##### Texte fourni #####

I. Informations relatives aux répondants = coordonnées
II. Observations proposées sur le texte proposé en tant que base de négociation avec les Etats-Unis
A. Dispositions de fond relatives à la protection des investissements
- Question 1 : compte-tenu de l’explication ci-dessus et du texte de référence fourni en annexe, quel est votre avis sur les objectifs et l’approche de l’Union en ce qui concerne le champ d’application des dispositions de fond relatives à la protection des investissements dans le cadre du TTIP.
Accorder, ou non, une égalité juridique à l’ensemble des investisseurs est une question éminemment politique. Que ce soit pour développer l’emploi ou poursuivre des objectifs écologiques, un pouvoir démocratique a le droit de favoriser les investisseurs locaux (qui paient leurs impôts, ont des attaches locales et ne délocalisent pas leurs activités) au détriment des investisseurs étrangers. S’il est question de limiter les abus (tels que sociétés écrans ou sociétés boîtes aux lettres), améliorer la définition de l’investisseur est loin d’être suffisant. Ce qu’il faut, c’est durcir l’arsenal législatif et les sanctions judiciaires à l’encontre des investisseurs contournant la loi. Mais c’est dans la direction opposée (à savoir : permettre aux investisseurs de contester des lois adoptées par des gouvernements démocratiques) que va la procédure d’arbitrage internationale en vue de protéger les investisseurs. C’est pourquoi le RDIE doit être rejeté.

##### Entrées fournies #####

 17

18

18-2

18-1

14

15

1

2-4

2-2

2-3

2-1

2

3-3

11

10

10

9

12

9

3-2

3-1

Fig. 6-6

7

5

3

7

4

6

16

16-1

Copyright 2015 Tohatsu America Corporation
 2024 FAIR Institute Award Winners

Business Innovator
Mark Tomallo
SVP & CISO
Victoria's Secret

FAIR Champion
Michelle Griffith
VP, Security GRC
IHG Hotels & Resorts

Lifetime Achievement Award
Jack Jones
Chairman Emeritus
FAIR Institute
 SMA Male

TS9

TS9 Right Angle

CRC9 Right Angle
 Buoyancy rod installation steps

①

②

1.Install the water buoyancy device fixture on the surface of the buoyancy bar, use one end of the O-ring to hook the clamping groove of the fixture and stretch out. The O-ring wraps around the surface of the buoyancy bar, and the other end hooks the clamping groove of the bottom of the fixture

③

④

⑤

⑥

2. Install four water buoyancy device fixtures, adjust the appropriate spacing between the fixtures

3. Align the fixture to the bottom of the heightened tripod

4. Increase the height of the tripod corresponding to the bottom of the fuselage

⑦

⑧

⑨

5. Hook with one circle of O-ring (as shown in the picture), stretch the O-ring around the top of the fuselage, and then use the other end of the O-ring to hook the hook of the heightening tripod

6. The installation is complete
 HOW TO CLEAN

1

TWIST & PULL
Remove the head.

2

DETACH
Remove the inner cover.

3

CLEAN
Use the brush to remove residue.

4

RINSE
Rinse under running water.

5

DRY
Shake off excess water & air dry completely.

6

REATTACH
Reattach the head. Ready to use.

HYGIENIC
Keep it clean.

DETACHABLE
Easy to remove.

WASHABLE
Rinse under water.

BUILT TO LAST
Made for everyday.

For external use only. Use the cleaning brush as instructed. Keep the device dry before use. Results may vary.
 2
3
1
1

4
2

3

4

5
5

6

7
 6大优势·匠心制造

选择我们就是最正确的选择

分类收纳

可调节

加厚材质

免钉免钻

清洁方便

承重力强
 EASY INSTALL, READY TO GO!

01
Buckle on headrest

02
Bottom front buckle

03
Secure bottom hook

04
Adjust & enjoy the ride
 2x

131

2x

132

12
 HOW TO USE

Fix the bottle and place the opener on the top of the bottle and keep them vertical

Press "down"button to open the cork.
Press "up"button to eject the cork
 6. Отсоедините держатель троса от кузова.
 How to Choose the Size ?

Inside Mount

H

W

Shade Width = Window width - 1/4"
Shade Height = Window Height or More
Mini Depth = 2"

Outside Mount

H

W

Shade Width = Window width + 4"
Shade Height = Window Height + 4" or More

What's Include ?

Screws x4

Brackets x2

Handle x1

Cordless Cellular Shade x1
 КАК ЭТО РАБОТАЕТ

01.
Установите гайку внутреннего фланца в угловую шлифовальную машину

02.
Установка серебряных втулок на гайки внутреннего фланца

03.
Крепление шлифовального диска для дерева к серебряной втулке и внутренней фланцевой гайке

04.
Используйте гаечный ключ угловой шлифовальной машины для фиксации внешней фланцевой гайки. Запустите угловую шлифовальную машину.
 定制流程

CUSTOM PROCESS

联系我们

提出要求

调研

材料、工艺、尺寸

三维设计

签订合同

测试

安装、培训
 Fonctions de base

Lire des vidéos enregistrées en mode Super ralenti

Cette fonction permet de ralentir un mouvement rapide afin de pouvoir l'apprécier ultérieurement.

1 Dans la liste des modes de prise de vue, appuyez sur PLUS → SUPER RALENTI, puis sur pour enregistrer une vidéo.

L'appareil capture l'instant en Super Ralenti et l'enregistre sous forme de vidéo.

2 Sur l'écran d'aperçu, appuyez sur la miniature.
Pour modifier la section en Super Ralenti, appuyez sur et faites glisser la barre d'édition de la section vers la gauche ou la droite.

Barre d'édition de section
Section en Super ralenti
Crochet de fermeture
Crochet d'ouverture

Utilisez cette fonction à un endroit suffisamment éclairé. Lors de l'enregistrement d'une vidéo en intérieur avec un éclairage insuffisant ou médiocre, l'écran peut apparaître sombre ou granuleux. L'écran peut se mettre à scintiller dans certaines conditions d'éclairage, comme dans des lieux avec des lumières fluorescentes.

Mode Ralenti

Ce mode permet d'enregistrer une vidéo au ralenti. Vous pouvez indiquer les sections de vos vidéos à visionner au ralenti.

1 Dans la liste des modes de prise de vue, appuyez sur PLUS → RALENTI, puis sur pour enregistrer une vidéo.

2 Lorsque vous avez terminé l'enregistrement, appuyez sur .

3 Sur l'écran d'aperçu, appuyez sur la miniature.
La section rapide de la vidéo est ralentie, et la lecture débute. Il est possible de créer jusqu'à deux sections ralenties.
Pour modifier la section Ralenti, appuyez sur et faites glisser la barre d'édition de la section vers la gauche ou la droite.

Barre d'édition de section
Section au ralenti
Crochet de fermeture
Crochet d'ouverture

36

#####

- Consigne 1 -
Quelles caractéristiques des investisseurs locaux le texte sur la protection des investissements dans le TTIP indique-t-il entre parenthèses ? Donnez-les toutes.
- Consigne 2 -
Reproduisez fidèlement le passage du texte sur la protection des investissements dans le TTIP qui s'ouvre sur les mots contenant « I. Informations relatives » et se ferme sur « cadre du TTIP. ».
- Consigne 3 -
Poursuivez le texte sur la protection des investissements dans le TTIP au-delà de sa dernière phrase.

- Réponse 1 -
- ils paient leurs impôts
- ils ont des attaches locales
- ils ne délocalisent pas leurs activités

- Réponse 2 -
I. Informations relatives aux répondants = coordonnées
II. Observations proposées sur le texte proposé en tant que base de négociation avec les Etats-Unis
A. Dispositions de fond relatives à la protection des investissements
- Question 1 : compte-tenu de l’explication ci-dessus et du texte de référence fourni en annexe, quel est votre avis sur les objectifs et l’approche de l’Union en ce qui concerne le champ d’application des dispositions de fond relatives à la protection des investissements dans le cadre du TTIP.

- Réponse 3 -
- Question 2 : compte-tenu de l’explication ci-dessus et du texte de référence fourni en annexe, que pensez-vous de l’approche de l’Union en ce qui concerne la non-discrimination dans le cadre du TTIP ? Veuillez expliquer :
Définir l’organisation de l’économie est un droit démocratique fondamental, car un investissement n’est pas l’autre du point de vue de l’intérêt général. Si une majorité électorale le décide, une démocratie a le droit de privilégier certains types d’investissements au détriment d’autres investissements. C’est un outil politique fondamental pour encourager l’emploi local, lutter contre les pratiques spéculatives (très présentes dans les investissements internationaux) ou encore réprimer des pratiques entrepreneuriales jugées contraires aux droits humains fondamentaux (interdiction du travail des enfants, droit des travailleurs à se syndiquer, maintien de la biodiversité, respect de la vie privée, etc.). C’est pourquoi je suis profondément opposé à l’approche de l’UE et à la clause de non-discrimination entre investisseurs. Cette clause est une contrainte juridique empêchant les gouvernements, élus par la population, de promouvoir des investisseurs et/ou des pratiques entrepreneuriales plus favorables pour l’intérêt général.
- Question 3 : compte tenu de l’explication ci-dessus et du texte de référence fourni en annexe, quel est votre avis sur l’approche de l’Union en ce qui concerne le traitement juste et équitable des investisseurs et de leurs investissements dans le cadre du TTIP ?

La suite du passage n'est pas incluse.